Entrüstung bei Lehrern, Eltern und Schülern

Betroffen wären auch »freiwillige Leistungen« für besondere Projekte, Veranstaltungen oder Schüleraustausche. Freiwerdende Sekretärinnen- und Hausmeisterstellen sollen sechs Monate lang unbesetzt bleiben. Den Schulen soll zudem die Möglichkeit genommen werden, nicht verbrauchte Restmittel für größere Anschaffungen anzusparen und in das nächste Jahr zu übertragen. All dies sei »alternativlos«, so Scholz.

Damit löste die Christdemokratin einen Sturm der Entrüstung bei Lehrern, Eltern und Schülern aus. Seine Schule könne ihren Bildungsauftrag nur noch eingeschränkt wahrnehmen, kritisierte ein Schulleiter den »kaum wieder gutzumachenden Vertrauensverlust«. Dem Protest schloss sich auch ein Oberstudiendirektor an, der kurz zuvor noch eine Schülerin gerügt hatte, weil sie gegenüber der Presse den schlechten Zustand der Toiletten im Haus bemängelte.

»Das Maß ist voll«, brachte es Horst Hanke vom Wiesbadener Stadtelternbeirat auf den Punkt. Seit Jahren finanzierten Eltern Aufgaben, zu denen der Schulträger verpflichtet wäre. Sie zahlten Kopiergeld, Arbeitshefte, Bücher und Unterrichtsmaterial, sanierten Klassenräume und Schulhöfe in Eigenaktion, so Hanke: »Die Eltern sind doppelt die Dummen. Sie engagieren sich zeitlich wie finanziell, und im gleichen Maße kürzt die Stadt die Mittel.«

Die Empörung erklärt sich auch aus dem beklagenswerten baulichen Zustand vieler Schulen. »Die schwarz-gelb-grüne Mehrheit nimmt es weiter hin, dass Schulen verfallen, Totalsanierungen und Neubauten notwendig werden, weil Reparaturen aufgrund von jahrelangem Schleifenlassen unwirtschaftlich geworden sind«, rügt Hartmut Bohrer. Dass dabei insbesondere Förderschulen für »lernbehinderte« Kinder in besonders schlechter baulicher Verfassung seien, lasse tief blicken.

Subbotniks der Elitestudenten?

In einer dieser Schulen entdeckten SPD-Landespolitiker bei einer Stippvisite jüngst heruntergekommene Klassenräume und provisorisch mit Klebeband gestopfte Löcher im Boden der Turnhalle. »Es regnet in die Klassenzimmer, die Fenster faulen weg«, stöhnt der Schulleiter. Durch marode Holzfenster dringt Efeu in die Räume ein.

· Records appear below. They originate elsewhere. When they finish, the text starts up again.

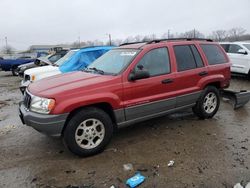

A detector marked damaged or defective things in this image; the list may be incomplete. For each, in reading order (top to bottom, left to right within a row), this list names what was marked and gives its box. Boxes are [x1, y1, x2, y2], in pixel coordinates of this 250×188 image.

damaged front bumper [221, 90, 250, 109]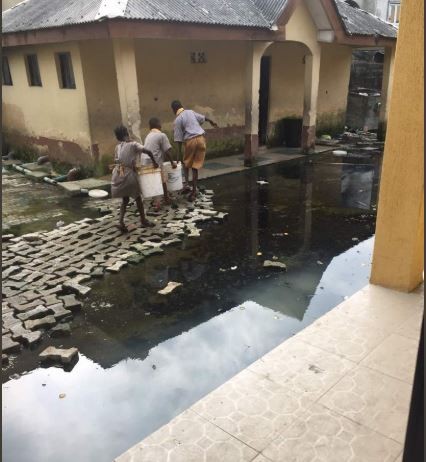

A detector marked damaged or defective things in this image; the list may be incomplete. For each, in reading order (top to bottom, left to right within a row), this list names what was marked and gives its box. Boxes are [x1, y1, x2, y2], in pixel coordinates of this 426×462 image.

broken paving slab [39, 346, 78, 364]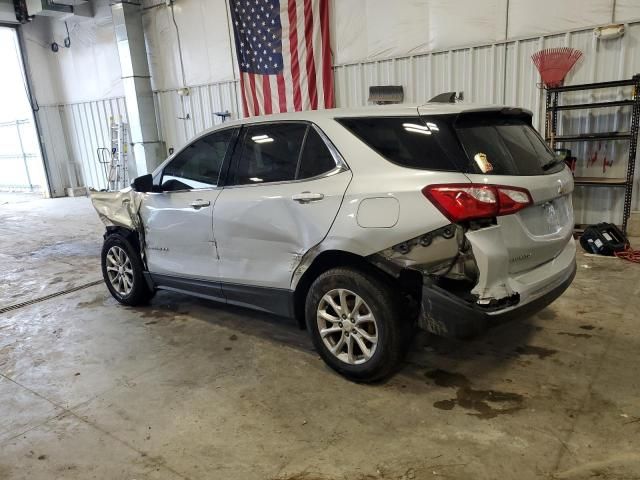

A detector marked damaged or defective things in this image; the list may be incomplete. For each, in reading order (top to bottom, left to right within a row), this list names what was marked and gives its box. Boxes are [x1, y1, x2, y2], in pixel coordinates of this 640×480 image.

exposed rear wheel well [292, 249, 422, 328]
rear bumper cover detached [418, 239, 576, 338]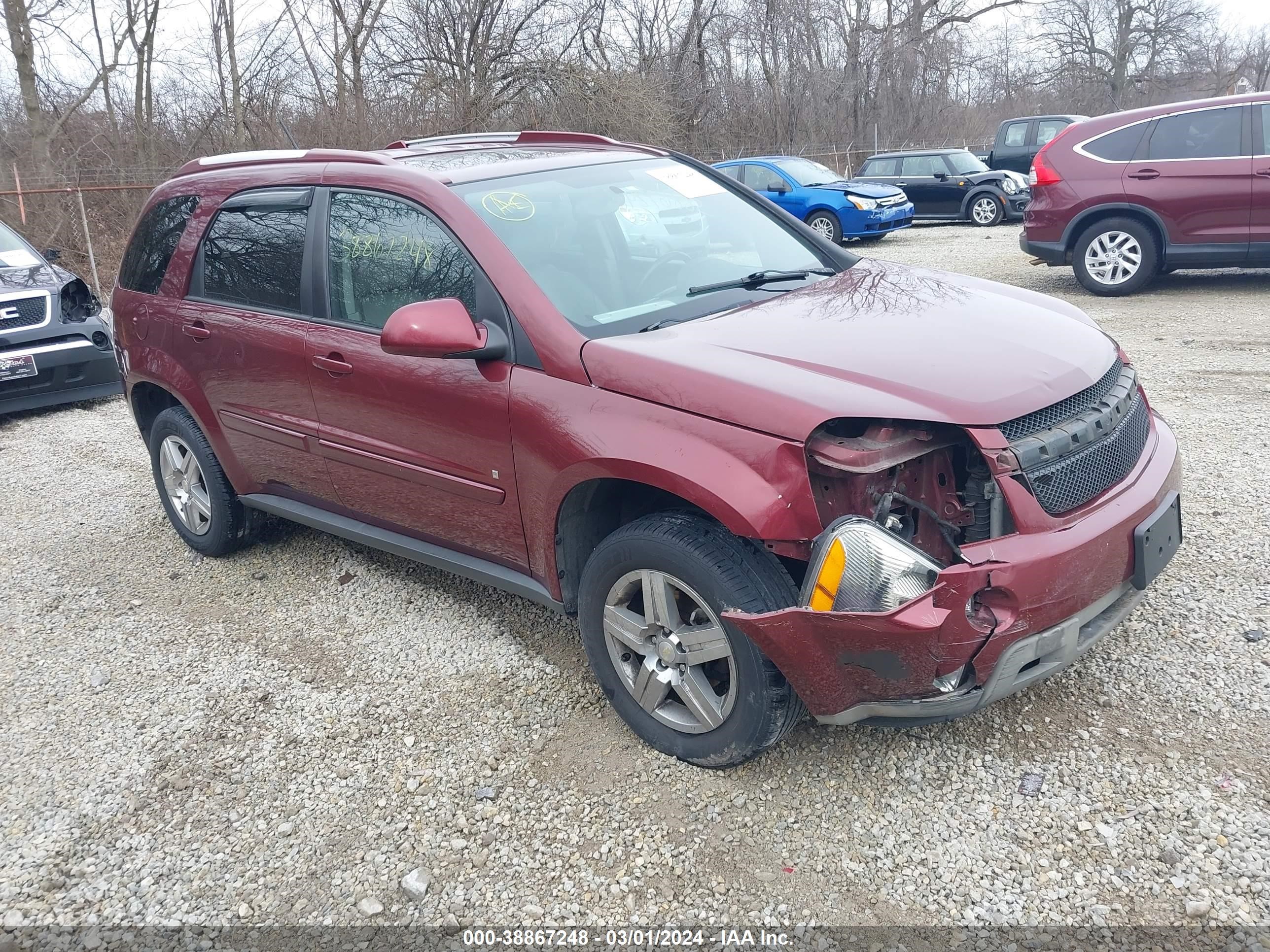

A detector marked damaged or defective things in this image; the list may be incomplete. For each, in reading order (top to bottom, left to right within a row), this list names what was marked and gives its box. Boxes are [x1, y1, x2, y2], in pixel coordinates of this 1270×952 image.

missing headlight opening [803, 416, 1011, 566]
damaged front bumper [726, 413, 1178, 726]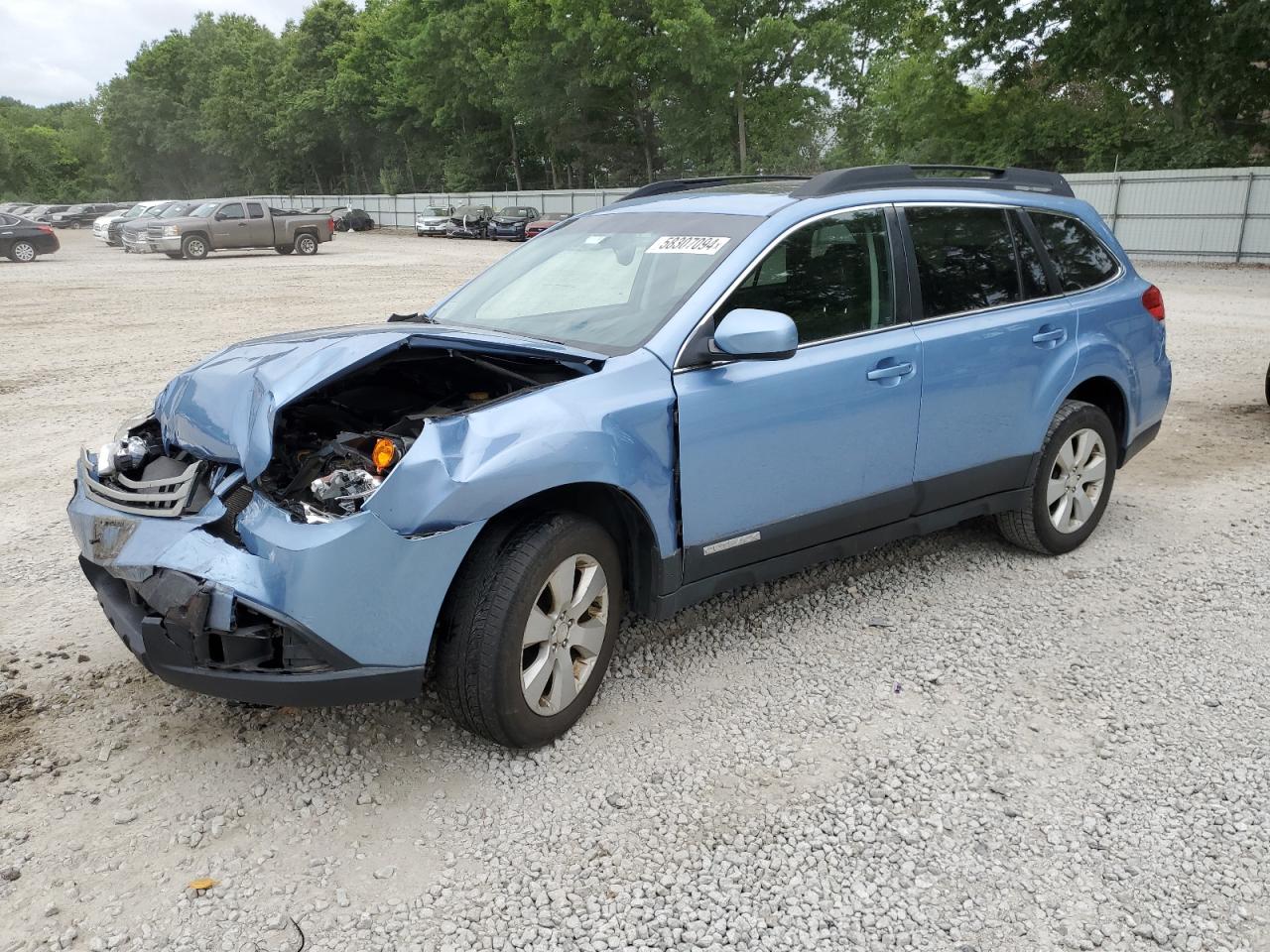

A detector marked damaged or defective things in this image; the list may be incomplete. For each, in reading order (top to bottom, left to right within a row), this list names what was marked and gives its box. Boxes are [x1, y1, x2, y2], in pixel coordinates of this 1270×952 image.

distant wrecked vehicle [147, 200, 335, 260]
crumpled hood [153, 323, 599, 484]
distant wrecked vehicle [64, 164, 1167, 746]
damaged blue suv [69, 168, 1175, 750]
crushed front bumper [69, 470, 486, 702]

Zwar ruderte das Schuldezernat unter dem Eindruck der Proteste etwas zurück und setzte einen Teil der Maßnahmen aus. Doch der Argwohn bleibt. Stein des Anstoßes ist die Ansiedlung einer Jura-Fakultät der privaten Elitehochschule European Business School (EBS) im alten Wiesbadener Gerichtsgebäude bis 2012. Das Land Hessen und die Stadt Wiesbaden schießen hierfür rund 50 Millionen Euro aus Steuergeldern zu. Dieses Geld fehle bei der Sanierung öffentlicher Schulhäuser, protestieren die Kritiker. Um ihnen entgegen zu kommen, versprach EBS-Vizepräsidentin Sabine Fuchs auf einer Veranstaltung der Lehrergewerkschaft GEW, künftig EBS-Studierende zu freiwilligen Malerarbeiten an städtischen Schulen zu bewegen.

Ob sich EBS-Subbotniks für Malerarbeiten finden, muss sich zeigen. Mit einem Anstrich allein dürfte der miserable Zustand der Schulen allerdings nicht zu beheben sein.